A strong currency—or a strong anything, has a certain cachet. Anything "weak" just sounds bad. Who wants a weak dollar, or even a weak waffle iron, for that matter? But fears a weak dollar is somehow emblematic of a crumbling economy or a harbinger of doom are misplaced.
There's a lot of mythology about what determines relative currency valuations—things like balance of trade, budget deficits, a nation's relative economic standing, even international popularity! But since a currency's relative price is determined—just like all things traded on a free market—by supply and demand, all of these myths are easily debunked.
A more rational driver behind relative currency strength—and one you don't hear about too often—is short-term interest rates (and expectations for future rate moves). When one country has a much lower short-term interest rate than another, folks can borrow to buy currency at the low rate in one country and invest it in the higher yielding currency of the other. This is known as a "carry trade." Done right, it's free money! And it's very rational and quite common. We can see it going on in huge volume in Japan, because for a very long time, Japan has had very low interest rates and the yen has been very weak. It's a bit of a self-fulfilling prophecy—as investors borrow in a weaker currency to buy the higher yielding currency, this puts downward selling pressure on the first and upward buying pressure on the second.
A nation's shortest-term rate usually (but not always) tracks closely with that country's central banking rate (like America's Fed funds rate). Given that our Fed has been lowering (and may continue lowering) rates over the past 22 months, it shouldn't be surprising the dollar has weakened versus other currencies. This is not a reflection of American economic weakness, but a sign carry traders are behaving quite rationally.

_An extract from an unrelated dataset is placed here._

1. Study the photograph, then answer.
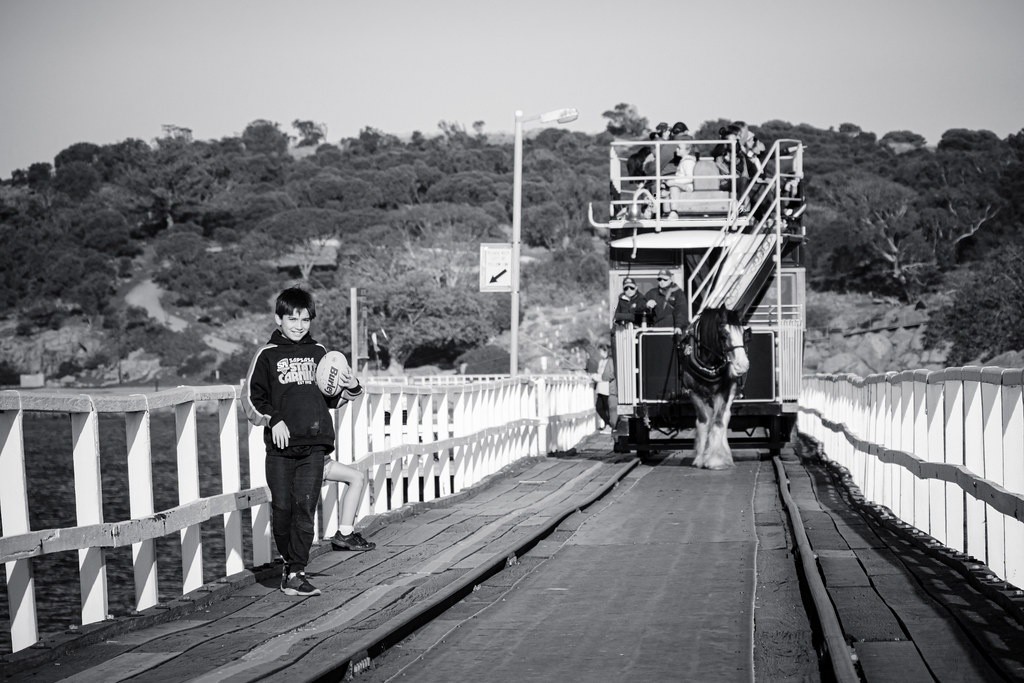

So, the weak dollar doesn't necessarily represent fundamental weakness. But with all the hoopla around the weak dollar, surely there's evidence we should fear for markets, right? Not really. Although the trade-weighted dollar is weaker than it was a few years ago, it's pretty much in the same spot it was in the early 1980s or 1992 or 1995—all perfectly fine times for stocks. And the dollar's been weakening nearly the entirety of this bull market run—it hasn't stopped stocks. Conversely, the dollar appreciated considerably against other major currencies in 2001 and 2002, yet stocks did very poorly. A strong dollar wasn't a magical market panacea then. There is simply no meaningful statistical correlation between currency valuation and stock market direction.
What about the economy? Won't a weak dollar harm our economy? Again, there's no historical evidence supporting this fear. America has had cyclical periods of a weak and strong dollar and neither has resulted in a better or worse economy. In fact, while we worry about a weak dollar States-side, the Europeans are worried about a too-strong euro.
ECB's Trichet ‘Concerned' About Euro's Appreciation
By Simon Kennedy and Simone Meier, Bloomberg
Why all the fear? A strong euro (relative to the dollar) makes things like fancy European cars more expensive in the US. So what might a fancy European car maker do?
BMW to Make Fewer Cars in Europe
Staff, BBC News.com
Outsource jobs to the US!
And the reverse is true for US exports—a weak dollar makes good old Yankee ingenuity more affordable overseas. And we've seen US exports surging of late. Interestingly, when the dollar is strong, folks complain it hurts our imports too. So which is it? Is a weak dollar good or bad, and a strong dollar better or worse?
There are pros and cons to both a weak and strong dollar. But neither is predictive for the stock market or inherently better or worse for the economy. Currencies are essentially a zero-sum game—one being weak means another must be strong. But which is weak and which is strong doesn't matter—each is really just a different flavor of a global currency. Maybe the problem isn't that the dollar is weak. Maybe the problem is simply the notion that it's "weak." Don't think of the dollar as "weak"—think of it as mint chocolate chip. There's nothing alarming about that. If you're a global investor, net-net, it really just doesn't matter which flavor you choose in the long run.